In this case---the first time it happened to me---though, I was not open; I was confused, annoyed, even a little angry and offended. I refused to even pause and ponder---which truthfully, in this case, I don't need to---but it did immediately negate my assumptive philosophy that I---and all parents---ought to be willing to listen.
It's hard to talk to parents about their kids when it comes to worries. I know. I've been on the other side of the fence and it's cost me a friendship. In that case, it began with the school and involved one child bullying Patience, which created an enormous amount of emotional havoc for everyone. Initially, the teacher tried to handle it on her own in the classroom. She alerted me and the school director that there was an issue, and we agreed that her Plan A was good.

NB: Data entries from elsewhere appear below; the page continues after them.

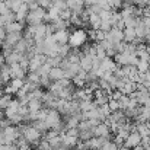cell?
<instances>
[{
	"label": "cell",
	"mask_w": 150,
	"mask_h": 150,
	"mask_svg": "<svg viewBox=\"0 0 150 150\" xmlns=\"http://www.w3.org/2000/svg\"><path fill=\"white\" fill-rule=\"evenodd\" d=\"M60 137H61V142H63L67 147H70V149H73V147L77 144V142H79V137H71V136H67L66 133L60 134Z\"/></svg>",
	"instance_id": "2e32d148"
},
{
	"label": "cell",
	"mask_w": 150,
	"mask_h": 150,
	"mask_svg": "<svg viewBox=\"0 0 150 150\" xmlns=\"http://www.w3.org/2000/svg\"><path fill=\"white\" fill-rule=\"evenodd\" d=\"M79 64H80V69H82V70L91 71V70H92V57H91V55H86V54H82Z\"/></svg>",
	"instance_id": "4fadbf2b"
},
{
	"label": "cell",
	"mask_w": 150,
	"mask_h": 150,
	"mask_svg": "<svg viewBox=\"0 0 150 150\" xmlns=\"http://www.w3.org/2000/svg\"><path fill=\"white\" fill-rule=\"evenodd\" d=\"M99 108H100V112L103 114V117H105V118H106V117H109V115H111V112H112V111L109 109L108 103H103V105H100Z\"/></svg>",
	"instance_id": "d6a6232c"
},
{
	"label": "cell",
	"mask_w": 150,
	"mask_h": 150,
	"mask_svg": "<svg viewBox=\"0 0 150 150\" xmlns=\"http://www.w3.org/2000/svg\"><path fill=\"white\" fill-rule=\"evenodd\" d=\"M10 66V77L12 79H15V77H19V79H25V76H26V70H23L22 67H21V64L19 63H15V64H9Z\"/></svg>",
	"instance_id": "ba28073f"
},
{
	"label": "cell",
	"mask_w": 150,
	"mask_h": 150,
	"mask_svg": "<svg viewBox=\"0 0 150 150\" xmlns=\"http://www.w3.org/2000/svg\"><path fill=\"white\" fill-rule=\"evenodd\" d=\"M102 40H105V32L98 29V31H96V42H98V41H102Z\"/></svg>",
	"instance_id": "74e56055"
},
{
	"label": "cell",
	"mask_w": 150,
	"mask_h": 150,
	"mask_svg": "<svg viewBox=\"0 0 150 150\" xmlns=\"http://www.w3.org/2000/svg\"><path fill=\"white\" fill-rule=\"evenodd\" d=\"M23 28H25V23L23 22H18V21H13V22L4 25L6 34L7 32H23Z\"/></svg>",
	"instance_id": "8fae6325"
},
{
	"label": "cell",
	"mask_w": 150,
	"mask_h": 150,
	"mask_svg": "<svg viewBox=\"0 0 150 150\" xmlns=\"http://www.w3.org/2000/svg\"><path fill=\"white\" fill-rule=\"evenodd\" d=\"M4 63H6V58H4V54H3V52H0V66H1V64H4Z\"/></svg>",
	"instance_id": "60d3db41"
},
{
	"label": "cell",
	"mask_w": 150,
	"mask_h": 150,
	"mask_svg": "<svg viewBox=\"0 0 150 150\" xmlns=\"http://www.w3.org/2000/svg\"><path fill=\"white\" fill-rule=\"evenodd\" d=\"M37 3H38L41 7H44V9H48L51 4H52V0H37Z\"/></svg>",
	"instance_id": "d590c367"
},
{
	"label": "cell",
	"mask_w": 150,
	"mask_h": 150,
	"mask_svg": "<svg viewBox=\"0 0 150 150\" xmlns=\"http://www.w3.org/2000/svg\"><path fill=\"white\" fill-rule=\"evenodd\" d=\"M114 142L118 144V146H121V144H124V139H121L118 134H115V137H114Z\"/></svg>",
	"instance_id": "f35d334b"
},
{
	"label": "cell",
	"mask_w": 150,
	"mask_h": 150,
	"mask_svg": "<svg viewBox=\"0 0 150 150\" xmlns=\"http://www.w3.org/2000/svg\"><path fill=\"white\" fill-rule=\"evenodd\" d=\"M22 3H23V0H6V4L12 12H18V9L22 6Z\"/></svg>",
	"instance_id": "603a6c76"
},
{
	"label": "cell",
	"mask_w": 150,
	"mask_h": 150,
	"mask_svg": "<svg viewBox=\"0 0 150 150\" xmlns=\"http://www.w3.org/2000/svg\"><path fill=\"white\" fill-rule=\"evenodd\" d=\"M142 143V136L137 133V131H134V133H130L128 134V137L124 140V146L125 147H134V146H137V144H140Z\"/></svg>",
	"instance_id": "8992f818"
},
{
	"label": "cell",
	"mask_w": 150,
	"mask_h": 150,
	"mask_svg": "<svg viewBox=\"0 0 150 150\" xmlns=\"http://www.w3.org/2000/svg\"><path fill=\"white\" fill-rule=\"evenodd\" d=\"M47 15V9L44 7H37L35 10H29L28 15H26V19H25V23L28 25H38L41 22H44V18Z\"/></svg>",
	"instance_id": "7a4b0ae2"
},
{
	"label": "cell",
	"mask_w": 150,
	"mask_h": 150,
	"mask_svg": "<svg viewBox=\"0 0 150 150\" xmlns=\"http://www.w3.org/2000/svg\"><path fill=\"white\" fill-rule=\"evenodd\" d=\"M48 77L51 79V82H54V80H60V79H63L64 77V70L61 69V67H51L50 69V73H48Z\"/></svg>",
	"instance_id": "5bb4252c"
},
{
	"label": "cell",
	"mask_w": 150,
	"mask_h": 150,
	"mask_svg": "<svg viewBox=\"0 0 150 150\" xmlns=\"http://www.w3.org/2000/svg\"><path fill=\"white\" fill-rule=\"evenodd\" d=\"M99 29L100 31H103V32L111 31V29H112V23H111V21H108V19H100Z\"/></svg>",
	"instance_id": "d4e9b609"
},
{
	"label": "cell",
	"mask_w": 150,
	"mask_h": 150,
	"mask_svg": "<svg viewBox=\"0 0 150 150\" xmlns=\"http://www.w3.org/2000/svg\"><path fill=\"white\" fill-rule=\"evenodd\" d=\"M61 121H63L61 114H60L57 109H54V108H48V112H47V117H45L47 125H48L50 128H54V127H57Z\"/></svg>",
	"instance_id": "277c9868"
},
{
	"label": "cell",
	"mask_w": 150,
	"mask_h": 150,
	"mask_svg": "<svg viewBox=\"0 0 150 150\" xmlns=\"http://www.w3.org/2000/svg\"><path fill=\"white\" fill-rule=\"evenodd\" d=\"M23 83H25V80L23 79H19V77H15V79H10V82L7 83L9 86H10V89H12V92H13V95L23 86Z\"/></svg>",
	"instance_id": "e0dca14e"
},
{
	"label": "cell",
	"mask_w": 150,
	"mask_h": 150,
	"mask_svg": "<svg viewBox=\"0 0 150 150\" xmlns=\"http://www.w3.org/2000/svg\"><path fill=\"white\" fill-rule=\"evenodd\" d=\"M50 69H51L50 66H48L47 63H44V64H42V66H41V67L37 70V73H38L40 76H48V73H50Z\"/></svg>",
	"instance_id": "f546056e"
},
{
	"label": "cell",
	"mask_w": 150,
	"mask_h": 150,
	"mask_svg": "<svg viewBox=\"0 0 150 150\" xmlns=\"http://www.w3.org/2000/svg\"><path fill=\"white\" fill-rule=\"evenodd\" d=\"M147 91H149V95H150V86H149V88H147Z\"/></svg>",
	"instance_id": "7dc6e473"
},
{
	"label": "cell",
	"mask_w": 150,
	"mask_h": 150,
	"mask_svg": "<svg viewBox=\"0 0 150 150\" xmlns=\"http://www.w3.org/2000/svg\"><path fill=\"white\" fill-rule=\"evenodd\" d=\"M66 134L67 136H71V137H79V128H67L66 130Z\"/></svg>",
	"instance_id": "8d00e7d4"
},
{
	"label": "cell",
	"mask_w": 150,
	"mask_h": 150,
	"mask_svg": "<svg viewBox=\"0 0 150 150\" xmlns=\"http://www.w3.org/2000/svg\"><path fill=\"white\" fill-rule=\"evenodd\" d=\"M26 106H28V109H29V111L37 112V111H40L44 105H42V100L41 99H31L28 103H26Z\"/></svg>",
	"instance_id": "ffe728a7"
},
{
	"label": "cell",
	"mask_w": 150,
	"mask_h": 150,
	"mask_svg": "<svg viewBox=\"0 0 150 150\" xmlns=\"http://www.w3.org/2000/svg\"><path fill=\"white\" fill-rule=\"evenodd\" d=\"M70 150H76V149H74V147H73V149H70Z\"/></svg>",
	"instance_id": "c3c4849f"
},
{
	"label": "cell",
	"mask_w": 150,
	"mask_h": 150,
	"mask_svg": "<svg viewBox=\"0 0 150 150\" xmlns=\"http://www.w3.org/2000/svg\"><path fill=\"white\" fill-rule=\"evenodd\" d=\"M144 106H147V108H150V98L147 100H146V102H144Z\"/></svg>",
	"instance_id": "7bdbcfd3"
},
{
	"label": "cell",
	"mask_w": 150,
	"mask_h": 150,
	"mask_svg": "<svg viewBox=\"0 0 150 150\" xmlns=\"http://www.w3.org/2000/svg\"><path fill=\"white\" fill-rule=\"evenodd\" d=\"M118 67V64L114 61V58L112 57H105V58H102L100 60V70H103V71H114L115 69Z\"/></svg>",
	"instance_id": "9c48e42d"
},
{
	"label": "cell",
	"mask_w": 150,
	"mask_h": 150,
	"mask_svg": "<svg viewBox=\"0 0 150 150\" xmlns=\"http://www.w3.org/2000/svg\"><path fill=\"white\" fill-rule=\"evenodd\" d=\"M31 125L32 127H35L38 131H41L42 134L45 133V131H48L50 130V127L47 125V122H45V120H35V121H32L31 122Z\"/></svg>",
	"instance_id": "d6986e66"
},
{
	"label": "cell",
	"mask_w": 150,
	"mask_h": 150,
	"mask_svg": "<svg viewBox=\"0 0 150 150\" xmlns=\"http://www.w3.org/2000/svg\"><path fill=\"white\" fill-rule=\"evenodd\" d=\"M99 150H100V149H99Z\"/></svg>",
	"instance_id": "681fc988"
},
{
	"label": "cell",
	"mask_w": 150,
	"mask_h": 150,
	"mask_svg": "<svg viewBox=\"0 0 150 150\" xmlns=\"http://www.w3.org/2000/svg\"><path fill=\"white\" fill-rule=\"evenodd\" d=\"M124 41L125 42H133L137 37H136V31L134 28H124Z\"/></svg>",
	"instance_id": "44dd1931"
},
{
	"label": "cell",
	"mask_w": 150,
	"mask_h": 150,
	"mask_svg": "<svg viewBox=\"0 0 150 150\" xmlns=\"http://www.w3.org/2000/svg\"><path fill=\"white\" fill-rule=\"evenodd\" d=\"M0 76H1V80H3V83L4 85H7L9 82H10V66L9 64H1L0 66Z\"/></svg>",
	"instance_id": "9a60e30c"
},
{
	"label": "cell",
	"mask_w": 150,
	"mask_h": 150,
	"mask_svg": "<svg viewBox=\"0 0 150 150\" xmlns=\"http://www.w3.org/2000/svg\"><path fill=\"white\" fill-rule=\"evenodd\" d=\"M52 35H54V40L58 44H67L69 42V37H70V31L69 29H58Z\"/></svg>",
	"instance_id": "30bf717a"
},
{
	"label": "cell",
	"mask_w": 150,
	"mask_h": 150,
	"mask_svg": "<svg viewBox=\"0 0 150 150\" xmlns=\"http://www.w3.org/2000/svg\"><path fill=\"white\" fill-rule=\"evenodd\" d=\"M108 100H109V96H108L106 93H103V95H100L98 98H95L93 102H95L98 106H100V105H103V103H108Z\"/></svg>",
	"instance_id": "1f68e13d"
},
{
	"label": "cell",
	"mask_w": 150,
	"mask_h": 150,
	"mask_svg": "<svg viewBox=\"0 0 150 150\" xmlns=\"http://www.w3.org/2000/svg\"><path fill=\"white\" fill-rule=\"evenodd\" d=\"M92 133H93V137H109V139H111L109 127H108L105 122H100L96 127H93V128H92Z\"/></svg>",
	"instance_id": "5b68a950"
},
{
	"label": "cell",
	"mask_w": 150,
	"mask_h": 150,
	"mask_svg": "<svg viewBox=\"0 0 150 150\" xmlns=\"http://www.w3.org/2000/svg\"><path fill=\"white\" fill-rule=\"evenodd\" d=\"M85 1V6H89V4H93V3H96L98 0H83Z\"/></svg>",
	"instance_id": "b9f144b4"
},
{
	"label": "cell",
	"mask_w": 150,
	"mask_h": 150,
	"mask_svg": "<svg viewBox=\"0 0 150 150\" xmlns=\"http://www.w3.org/2000/svg\"><path fill=\"white\" fill-rule=\"evenodd\" d=\"M29 9H28V4L26 3H22V6L18 9V12H15V18L18 22H23L25 23V19H26V15H28Z\"/></svg>",
	"instance_id": "7c38bea8"
},
{
	"label": "cell",
	"mask_w": 150,
	"mask_h": 150,
	"mask_svg": "<svg viewBox=\"0 0 150 150\" xmlns=\"http://www.w3.org/2000/svg\"><path fill=\"white\" fill-rule=\"evenodd\" d=\"M34 1H37V0H23V3H26V4H29V3H34Z\"/></svg>",
	"instance_id": "ee69618b"
},
{
	"label": "cell",
	"mask_w": 150,
	"mask_h": 150,
	"mask_svg": "<svg viewBox=\"0 0 150 150\" xmlns=\"http://www.w3.org/2000/svg\"><path fill=\"white\" fill-rule=\"evenodd\" d=\"M22 134H21V130H19V127L18 125H7L6 128H3V143H6V144H12V143H15L19 137H21Z\"/></svg>",
	"instance_id": "3957f363"
},
{
	"label": "cell",
	"mask_w": 150,
	"mask_h": 150,
	"mask_svg": "<svg viewBox=\"0 0 150 150\" xmlns=\"http://www.w3.org/2000/svg\"><path fill=\"white\" fill-rule=\"evenodd\" d=\"M95 51H96V57H98L99 60H102V58L106 57V51L100 47L99 42H95Z\"/></svg>",
	"instance_id": "f1b7e54d"
},
{
	"label": "cell",
	"mask_w": 150,
	"mask_h": 150,
	"mask_svg": "<svg viewBox=\"0 0 150 150\" xmlns=\"http://www.w3.org/2000/svg\"><path fill=\"white\" fill-rule=\"evenodd\" d=\"M88 42V32L82 28H77L74 31L70 32V37H69V45L71 48H80L83 47L85 44Z\"/></svg>",
	"instance_id": "6da1fadb"
},
{
	"label": "cell",
	"mask_w": 150,
	"mask_h": 150,
	"mask_svg": "<svg viewBox=\"0 0 150 150\" xmlns=\"http://www.w3.org/2000/svg\"><path fill=\"white\" fill-rule=\"evenodd\" d=\"M70 16H71V10H70L69 7L60 10V19H63V21H70Z\"/></svg>",
	"instance_id": "4dcf8cb0"
},
{
	"label": "cell",
	"mask_w": 150,
	"mask_h": 150,
	"mask_svg": "<svg viewBox=\"0 0 150 150\" xmlns=\"http://www.w3.org/2000/svg\"><path fill=\"white\" fill-rule=\"evenodd\" d=\"M10 100H12V95H9V93H3V96L0 98V109L7 108V105H9Z\"/></svg>",
	"instance_id": "484cf974"
},
{
	"label": "cell",
	"mask_w": 150,
	"mask_h": 150,
	"mask_svg": "<svg viewBox=\"0 0 150 150\" xmlns=\"http://www.w3.org/2000/svg\"><path fill=\"white\" fill-rule=\"evenodd\" d=\"M70 50H71V47L69 44H60L58 45V55L64 58V57H67V54L70 52Z\"/></svg>",
	"instance_id": "cb8c5ba5"
},
{
	"label": "cell",
	"mask_w": 150,
	"mask_h": 150,
	"mask_svg": "<svg viewBox=\"0 0 150 150\" xmlns=\"http://www.w3.org/2000/svg\"><path fill=\"white\" fill-rule=\"evenodd\" d=\"M88 25H89V26H91L92 29L98 31V29H99V25H100V18H99V15L91 13V15H89V19H88Z\"/></svg>",
	"instance_id": "ac0fdd59"
},
{
	"label": "cell",
	"mask_w": 150,
	"mask_h": 150,
	"mask_svg": "<svg viewBox=\"0 0 150 150\" xmlns=\"http://www.w3.org/2000/svg\"><path fill=\"white\" fill-rule=\"evenodd\" d=\"M144 150H150V146H147V147H144Z\"/></svg>",
	"instance_id": "bcb514c9"
},
{
	"label": "cell",
	"mask_w": 150,
	"mask_h": 150,
	"mask_svg": "<svg viewBox=\"0 0 150 150\" xmlns=\"http://www.w3.org/2000/svg\"><path fill=\"white\" fill-rule=\"evenodd\" d=\"M108 106H109V109H111V111H117V109H120L118 100H114V99L108 100Z\"/></svg>",
	"instance_id": "e575fe53"
},
{
	"label": "cell",
	"mask_w": 150,
	"mask_h": 150,
	"mask_svg": "<svg viewBox=\"0 0 150 150\" xmlns=\"http://www.w3.org/2000/svg\"><path fill=\"white\" fill-rule=\"evenodd\" d=\"M136 67H137V71L139 73H144V71H147L150 69V63L147 60H139L137 64H136Z\"/></svg>",
	"instance_id": "7402d4cb"
},
{
	"label": "cell",
	"mask_w": 150,
	"mask_h": 150,
	"mask_svg": "<svg viewBox=\"0 0 150 150\" xmlns=\"http://www.w3.org/2000/svg\"><path fill=\"white\" fill-rule=\"evenodd\" d=\"M112 28H117V29H120V31H124V28H125V23H124V19H122V16L114 23V26Z\"/></svg>",
	"instance_id": "836d02e7"
},
{
	"label": "cell",
	"mask_w": 150,
	"mask_h": 150,
	"mask_svg": "<svg viewBox=\"0 0 150 150\" xmlns=\"http://www.w3.org/2000/svg\"><path fill=\"white\" fill-rule=\"evenodd\" d=\"M91 137H93V133H92V130L79 131V140H82V142H86V140H89Z\"/></svg>",
	"instance_id": "4316f807"
},
{
	"label": "cell",
	"mask_w": 150,
	"mask_h": 150,
	"mask_svg": "<svg viewBox=\"0 0 150 150\" xmlns=\"http://www.w3.org/2000/svg\"><path fill=\"white\" fill-rule=\"evenodd\" d=\"M6 38V31H4V26H0V41H3Z\"/></svg>",
	"instance_id": "ab89813d"
},
{
	"label": "cell",
	"mask_w": 150,
	"mask_h": 150,
	"mask_svg": "<svg viewBox=\"0 0 150 150\" xmlns=\"http://www.w3.org/2000/svg\"><path fill=\"white\" fill-rule=\"evenodd\" d=\"M66 4L71 10V13H76V15H79L85 9V1L83 0H66Z\"/></svg>",
	"instance_id": "52a82bcc"
},
{
	"label": "cell",
	"mask_w": 150,
	"mask_h": 150,
	"mask_svg": "<svg viewBox=\"0 0 150 150\" xmlns=\"http://www.w3.org/2000/svg\"><path fill=\"white\" fill-rule=\"evenodd\" d=\"M128 102H130V98L128 95H121V98L118 99V105H120V109H125L128 106Z\"/></svg>",
	"instance_id": "83f0119b"
},
{
	"label": "cell",
	"mask_w": 150,
	"mask_h": 150,
	"mask_svg": "<svg viewBox=\"0 0 150 150\" xmlns=\"http://www.w3.org/2000/svg\"><path fill=\"white\" fill-rule=\"evenodd\" d=\"M3 86H4V83H3V80H1V76H0V91L3 89Z\"/></svg>",
	"instance_id": "f6af8a7d"
}]
</instances>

Still, it failed, as did Plans B, C, D, E, and F. The only solution is to keep the two children separate.
Once Patience was out of the picture, the main target was gone, and it became clear this was more than an issue between two children; this was a widespread behavior problem. Other children were being bothered too, although they kept quiet about it.
In fact, after our experience, another mother happened to carefully ask her child about this child, and found out about some serious bullying incidents. More serious than with Patience, who never let it get There because she said no, told the teacher about it, and got help.
(Earlier this week, I mentioned it suddenly occured to me that children often do not tell, no matter how open a door we may think we create. We all wondered after Monday's post about keeping secrets from parents, will my child not tell me things and if so, how do I get in and find out anyway? I think the answer is to ask ask ask and ask, with occasional interrogating.)
We did try, individually and also officially to open a conversation with the mother of the child who had been bullying, but she denied everything and refused to discuss it.
So it's true, parents are often unapproachable when it comes to problems with their kids, and many stick their heads in the sand, at least for a while---I prefer to call it Processing Time rather than denial.
I'm not in denial, though. If multiple people I knew and trusted had on a variety of different occasions approached me with worries or observations about one of my kids, I would force myself to sit, listen, and think. I think most parents do. In fact, often it is parents paying attention first, and working hard to convince others to take it seriously.
But there is such a fine line, such a delicate balance in who approaches the parent, how they approach, when they approach, and the subject matter to be discussed.
I believe dialogue and outside input can be helpful and valuable to parents and kids, however, there are boundaries, and approaches that will and won't work. While I concede that individual personalities and circumstances are crucial factors, I think there must be some general guidelines that could help us all were we to find ourselves in the position of wanting to discuss a child with his/her parent.
Has anyone ever approached you, concerned about your child? How did they approach you, and what was your reaction?
Have you ever approached another parent about his/her child? How did you approach the other parents and what was his/her reaction?
What guidelines, lessons learned can you share?